◆ **YOUR TASK**:
Print all the data that follows exactly, images excluded.

(INPUT DATA Opens)

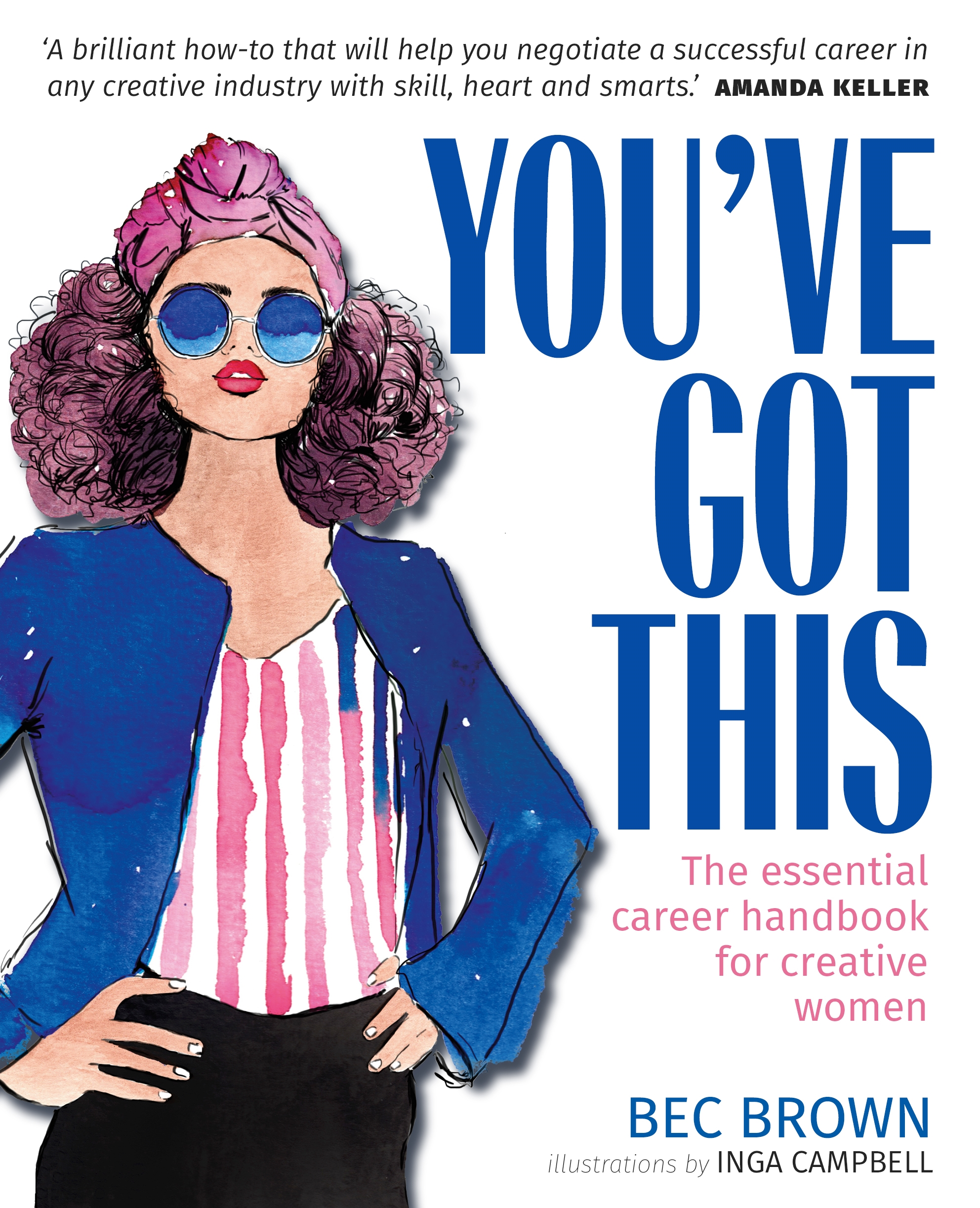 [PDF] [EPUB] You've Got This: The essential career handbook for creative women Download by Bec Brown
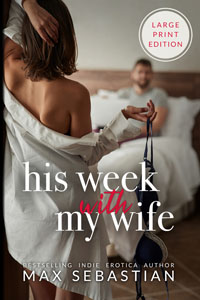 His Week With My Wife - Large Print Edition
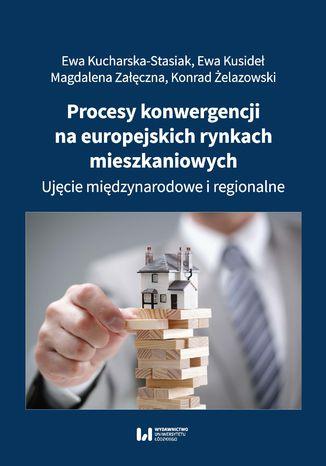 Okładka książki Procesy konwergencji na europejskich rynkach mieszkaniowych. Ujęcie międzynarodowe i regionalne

(INPUT DATA Closes)

◆ **TASK OUTPUT**:
 [PDF] [EPUB] You've Got This: The essential career handbook for creative women Download by Bec Brown
 His Week With My Wife - Large Print Edition
 Okładka książki Procesy konwergencji na europejskich rynkach mieszkaniowych. Ujęcie międzynarodowe i regionalne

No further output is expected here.